REQUIREMENTS: Reproduce exactly the span of lines beginning at the one with "Could you tell" and ending at the last line of the data below, omitting pictures.

Spatial reasoning dataset excerpts
------------------------------------------------------------------------
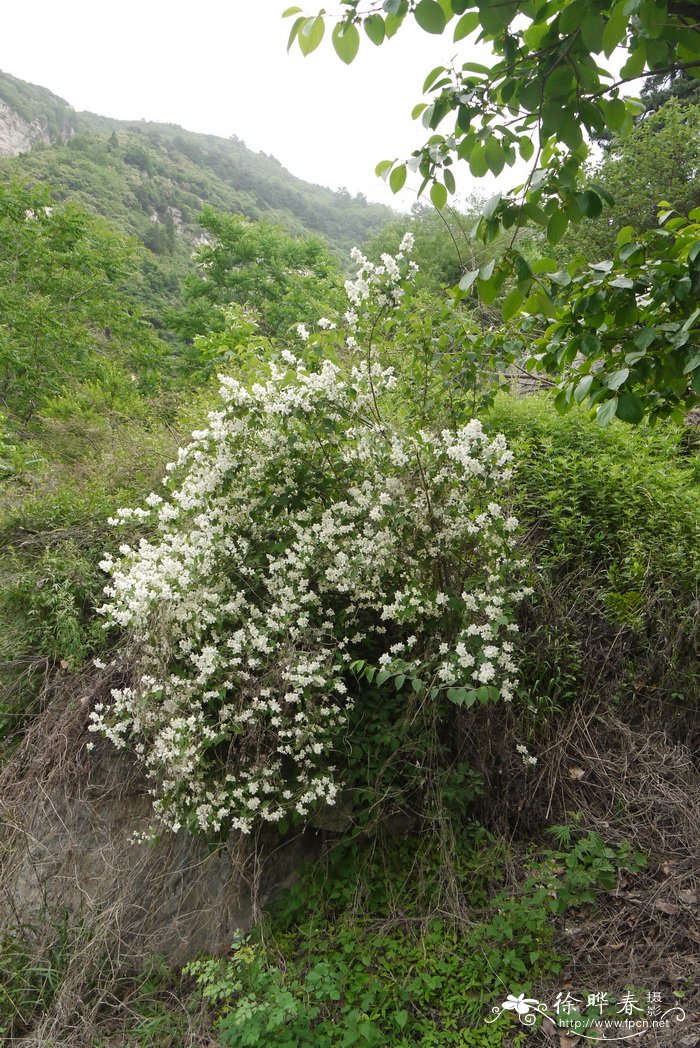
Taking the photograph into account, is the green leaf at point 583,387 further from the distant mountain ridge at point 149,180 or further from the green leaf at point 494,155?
the distant mountain ridge at point 149,180

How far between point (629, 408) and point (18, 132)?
3925 inches

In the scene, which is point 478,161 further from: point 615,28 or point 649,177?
point 649,177

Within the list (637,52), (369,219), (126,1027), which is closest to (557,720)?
(126,1027)

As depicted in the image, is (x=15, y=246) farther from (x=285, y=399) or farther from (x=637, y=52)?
(x=637, y=52)

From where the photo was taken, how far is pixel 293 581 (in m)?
3.36

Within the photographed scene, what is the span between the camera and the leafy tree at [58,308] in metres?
11.8

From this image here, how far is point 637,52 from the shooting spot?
5.41 ft

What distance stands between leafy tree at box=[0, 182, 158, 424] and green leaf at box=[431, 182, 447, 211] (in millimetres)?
9842

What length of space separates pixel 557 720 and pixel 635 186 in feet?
34.4

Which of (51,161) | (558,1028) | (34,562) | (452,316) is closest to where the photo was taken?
(558,1028)

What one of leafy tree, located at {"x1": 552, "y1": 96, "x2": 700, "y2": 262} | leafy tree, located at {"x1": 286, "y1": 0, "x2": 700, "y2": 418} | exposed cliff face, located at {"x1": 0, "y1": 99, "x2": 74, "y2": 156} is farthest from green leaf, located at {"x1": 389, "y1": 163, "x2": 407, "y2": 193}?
exposed cliff face, located at {"x1": 0, "y1": 99, "x2": 74, "y2": 156}

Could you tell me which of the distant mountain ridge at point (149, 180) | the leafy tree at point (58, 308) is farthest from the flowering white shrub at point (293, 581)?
the distant mountain ridge at point (149, 180)

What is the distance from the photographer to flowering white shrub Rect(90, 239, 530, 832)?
124 inches

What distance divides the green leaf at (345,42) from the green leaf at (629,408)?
130 cm
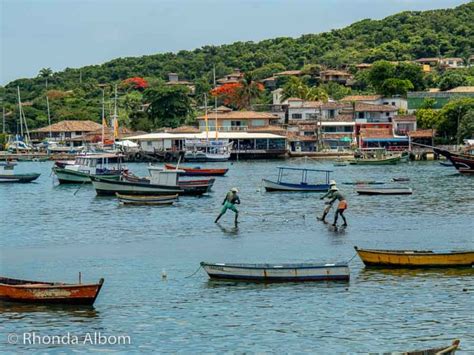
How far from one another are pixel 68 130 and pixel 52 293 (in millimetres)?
105834

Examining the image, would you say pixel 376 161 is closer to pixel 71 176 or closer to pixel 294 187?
pixel 71 176

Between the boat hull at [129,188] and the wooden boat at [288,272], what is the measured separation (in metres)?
24.9

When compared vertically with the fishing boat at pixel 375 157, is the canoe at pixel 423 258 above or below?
above

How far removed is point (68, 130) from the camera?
127875mm

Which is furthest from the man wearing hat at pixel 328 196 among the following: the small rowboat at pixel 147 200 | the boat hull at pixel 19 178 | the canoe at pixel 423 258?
the boat hull at pixel 19 178

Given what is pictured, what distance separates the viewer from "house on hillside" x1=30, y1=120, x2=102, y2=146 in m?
128

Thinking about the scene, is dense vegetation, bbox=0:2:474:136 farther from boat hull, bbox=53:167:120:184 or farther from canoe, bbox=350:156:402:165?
boat hull, bbox=53:167:120:184

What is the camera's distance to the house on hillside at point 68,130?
420ft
------------------------------------------------------------------------
SOLVED EXERCISE:
Could you tell me which of the distant mountain ridge at point (149, 180) | the leafy tree at point (58, 308) is farthest from the flowering white shrub at point (293, 581)?
the distant mountain ridge at point (149, 180)

What is the distance from the photographer to flowering white shrub Rect(90, 239, 530, 832)?
124 inches

What distance divides the green leaf at (345,42) from the green leaf at (629,408)?
130 cm
How far from one another are pixel 68 130 and pixel 52 293 (in millimetres)?
105834

Examining the image, would you say pixel 376 161 is closer to pixel 71 176 or closer to pixel 294 187?
pixel 71 176

Between the boat hull at [129,188] and the wooden boat at [288,272], what is the measured separation (in metres)?
24.9

When compared vertically with the fishing boat at pixel 375 157, is the canoe at pixel 423 258 above or below?
above

How far removed is point (68, 130) from the camera?
127875mm

Which is furthest from the man wearing hat at pixel 328 196 among the following: the small rowboat at pixel 147 200 | the boat hull at pixel 19 178 | the canoe at pixel 423 258?
the boat hull at pixel 19 178

Given what is pictured, what distance separates the viewer from "house on hillside" x1=30, y1=120, x2=102, y2=146 in m?
128

Thinking about the scene, is dense vegetation, bbox=0:2:474:136 farther from boat hull, bbox=53:167:120:184 or farther from canoe, bbox=350:156:402:165?
boat hull, bbox=53:167:120:184

What is the camera's distance to the house on hillside at point 68,130?
420ft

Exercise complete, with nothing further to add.